▸ TASK STATEMENT:
Put every line of the records below into a JSON list of strings, one string per line, skipping blank lines. Leave out the pictures.

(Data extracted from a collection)
┄┄┄┄┄┄

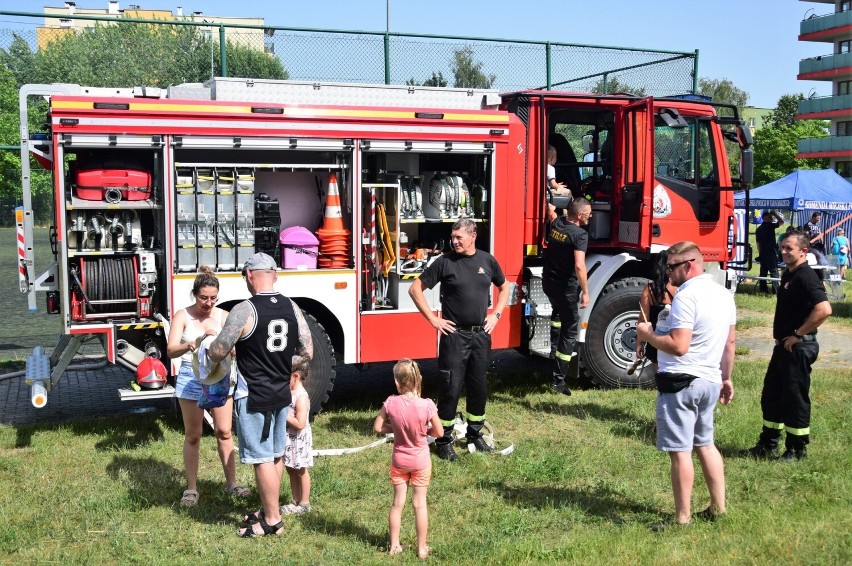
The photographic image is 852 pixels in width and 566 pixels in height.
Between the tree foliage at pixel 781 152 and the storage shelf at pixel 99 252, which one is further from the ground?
the tree foliage at pixel 781 152

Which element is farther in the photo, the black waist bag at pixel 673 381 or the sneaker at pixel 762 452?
the sneaker at pixel 762 452

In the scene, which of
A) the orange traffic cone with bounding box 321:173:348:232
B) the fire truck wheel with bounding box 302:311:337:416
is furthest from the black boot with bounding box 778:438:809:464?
the orange traffic cone with bounding box 321:173:348:232

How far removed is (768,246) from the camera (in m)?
19.2

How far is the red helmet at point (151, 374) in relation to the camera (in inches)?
285

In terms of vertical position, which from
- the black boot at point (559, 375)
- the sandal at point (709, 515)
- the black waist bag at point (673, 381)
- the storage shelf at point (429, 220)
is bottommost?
the sandal at point (709, 515)

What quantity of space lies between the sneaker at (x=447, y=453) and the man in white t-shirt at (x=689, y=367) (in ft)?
6.63

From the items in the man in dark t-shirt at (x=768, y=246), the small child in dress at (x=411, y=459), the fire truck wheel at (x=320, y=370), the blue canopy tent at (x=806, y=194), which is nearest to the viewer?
the small child in dress at (x=411, y=459)

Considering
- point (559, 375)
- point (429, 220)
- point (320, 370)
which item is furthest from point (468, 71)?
point (320, 370)

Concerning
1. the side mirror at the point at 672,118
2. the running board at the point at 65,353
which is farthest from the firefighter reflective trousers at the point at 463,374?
the side mirror at the point at 672,118

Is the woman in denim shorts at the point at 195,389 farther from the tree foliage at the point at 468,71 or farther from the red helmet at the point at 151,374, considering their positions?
the tree foliage at the point at 468,71

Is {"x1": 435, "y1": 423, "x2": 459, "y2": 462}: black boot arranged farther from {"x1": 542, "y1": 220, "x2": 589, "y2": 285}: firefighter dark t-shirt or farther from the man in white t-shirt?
{"x1": 542, "y1": 220, "x2": 589, "y2": 285}: firefighter dark t-shirt

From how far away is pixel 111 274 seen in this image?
7398 mm

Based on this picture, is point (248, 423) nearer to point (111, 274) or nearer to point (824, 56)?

┄┄┄┄┄┄

▸ RESPONSE FOR THIS EXERCISE:
[
  "The photographic image is 852 pixels in width and 566 pixels in height.",
  "Between the tree foliage at pixel 781 152 and the storage shelf at pixel 99 252, which one is further from the ground?",
  "the tree foliage at pixel 781 152",
  "Which element is farther in the photo, the black waist bag at pixel 673 381 or the sneaker at pixel 762 452?",
  "the sneaker at pixel 762 452",
  "In the scene, which of",
  "A) the orange traffic cone with bounding box 321:173:348:232",
  "B) the fire truck wheel with bounding box 302:311:337:416",
  "is furthest from the black boot with bounding box 778:438:809:464?",
  "the orange traffic cone with bounding box 321:173:348:232",
  "How far removed is (768,246) from the camera (in m)?",
  "19.2",
  "How far is the red helmet at point (151, 374) in relation to the camera (in inches)?",
  "285",
  "In terms of vertical position, which from",
  "- the black boot at point (559, 375)",
  "- the sandal at point (709, 515)",
  "- the black waist bag at point (673, 381)",
  "- the storage shelf at point (429, 220)",
  "is bottommost?",
  "the sandal at point (709, 515)",
  "What quantity of space lies between the sneaker at (x=447, y=453) and the man in white t-shirt at (x=689, y=367) (in ft)?",
  "6.63",
  "From the items in the man in dark t-shirt at (x=768, y=246), the small child in dress at (x=411, y=459), the fire truck wheel at (x=320, y=370), the blue canopy tent at (x=806, y=194), which is nearest to the viewer?",
  "the small child in dress at (x=411, y=459)",
  "Considering",
  "- point (559, 375)",
  "- point (429, 220)",
  "- point (320, 370)",
  "which item is furthest from point (468, 71)?",
  "point (320, 370)",
  "Concerning",
  "1. the side mirror at the point at 672,118",
  "2. the running board at the point at 65,353",
  "which is farthest from the firefighter reflective trousers at the point at 463,374?",
  "the side mirror at the point at 672,118",
  "Is the woman in denim shorts at the point at 195,389 farther from the tree foliage at the point at 468,71 or farther from the red helmet at the point at 151,374, considering their positions?",
  "the tree foliage at the point at 468,71",
  "Is {\"x1\": 435, \"y1\": 423, \"x2\": 459, \"y2\": 462}: black boot arranged farther from {\"x1\": 542, \"y1\": 220, \"x2\": 589, \"y2\": 285}: firefighter dark t-shirt or farther from the man in white t-shirt?",
  "{\"x1\": 542, \"y1\": 220, \"x2\": 589, \"y2\": 285}: firefighter dark t-shirt",
  "From how far away is pixel 111 274 seen in this image?",
  "7398 mm",
  "Based on this picture, is point (248, 423) nearer to point (111, 274) or nearer to point (824, 56)?"
]